__What you need to do__
Rewrite the data below, swapping every "camera" for "viewer" and keeping everything else as is. Omit the pictures from your version.
--- Start of Data extract ---
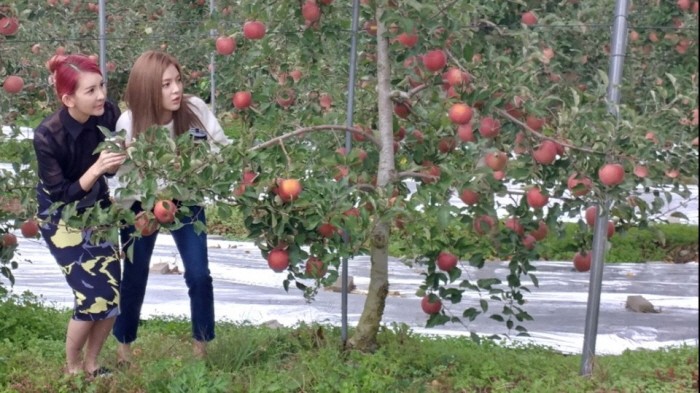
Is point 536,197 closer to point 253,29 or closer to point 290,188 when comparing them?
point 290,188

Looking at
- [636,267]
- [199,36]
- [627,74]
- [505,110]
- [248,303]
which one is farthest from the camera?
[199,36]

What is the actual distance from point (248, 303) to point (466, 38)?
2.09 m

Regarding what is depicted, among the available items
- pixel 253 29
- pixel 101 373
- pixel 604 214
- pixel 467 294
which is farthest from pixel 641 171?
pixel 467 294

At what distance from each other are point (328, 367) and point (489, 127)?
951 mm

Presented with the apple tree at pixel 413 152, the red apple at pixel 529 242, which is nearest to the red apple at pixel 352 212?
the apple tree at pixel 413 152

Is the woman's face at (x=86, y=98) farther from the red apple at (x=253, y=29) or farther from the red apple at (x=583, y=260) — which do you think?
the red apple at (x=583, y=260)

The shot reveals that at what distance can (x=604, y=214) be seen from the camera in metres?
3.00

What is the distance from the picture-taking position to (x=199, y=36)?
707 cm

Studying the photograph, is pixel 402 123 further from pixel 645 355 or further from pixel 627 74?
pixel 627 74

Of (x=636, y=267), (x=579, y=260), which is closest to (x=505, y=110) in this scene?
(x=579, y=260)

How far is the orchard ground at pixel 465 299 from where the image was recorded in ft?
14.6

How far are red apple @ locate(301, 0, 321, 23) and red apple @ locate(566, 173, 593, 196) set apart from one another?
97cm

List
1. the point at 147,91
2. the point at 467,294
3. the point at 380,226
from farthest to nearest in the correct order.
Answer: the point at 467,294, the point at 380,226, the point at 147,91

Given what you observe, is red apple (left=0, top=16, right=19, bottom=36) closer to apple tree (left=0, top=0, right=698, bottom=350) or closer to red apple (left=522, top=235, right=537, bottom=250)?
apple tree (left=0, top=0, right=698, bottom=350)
--- End of Data extract ---
__Task output__
Is point 536,197 closer to point 253,29 or closer to point 290,188 when comparing them?
point 290,188

Looking at
- [636,267]
- [199,36]
- [627,74]
- [505,110]
- [248,303]
which one is farthest from the viewer?
[199,36]

What is the actual distance from point (248, 303) to point (466, 38)?
2.09 m

Regarding what is depicted, among the available items
- pixel 253 29
- pixel 101 373
- pixel 604 214
- pixel 467 294
which is farthest from pixel 641 171?
pixel 467 294

At what distance from each other are point (328, 367) and point (489, 127)?
951 mm

Presented with the apple tree at pixel 413 152, the red apple at pixel 529 242, which is nearest to the red apple at pixel 352 212?
the apple tree at pixel 413 152

Is the woman's face at (x=86, y=98) farther from the red apple at (x=253, y=29) or farther from the red apple at (x=583, y=260) — which do you think?
the red apple at (x=583, y=260)

The shot reveals that at what distance can (x=604, y=214) be seen from the viewer in metres?
3.00

What is the distance from the picture-taking position to (x=199, y=36)?
707 cm

Studying the photograph, is pixel 402 123 further from pixel 645 355 or further from pixel 627 74?
pixel 627 74

Of (x=636, y=267), (x=579, y=260), which is closest to (x=505, y=110) in this scene?
(x=579, y=260)

How far is the orchard ground at pixel 465 299 from where the image was recorded in ft?
14.6

How far are red apple @ locate(301, 0, 321, 23) and red apple @ locate(566, 173, 593, 196) set apart from one another?
97cm

List
1. the point at 147,91
2. the point at 467,294
3. the point at 380,226
from farthest to nearest in the correct order.
Answer: the point at 467,294, the point at 380,226, the point at 147,91

Given what you observe, is red apple (left=0, top=16, right=19, bottom=36) closer to apple tree (left=0, top=0, right=698, bottom=350) or closer to red apple (left=522, top=235, right=537, bottom=250)?
apple tree (left=0, top=0, right=698, bottom=350)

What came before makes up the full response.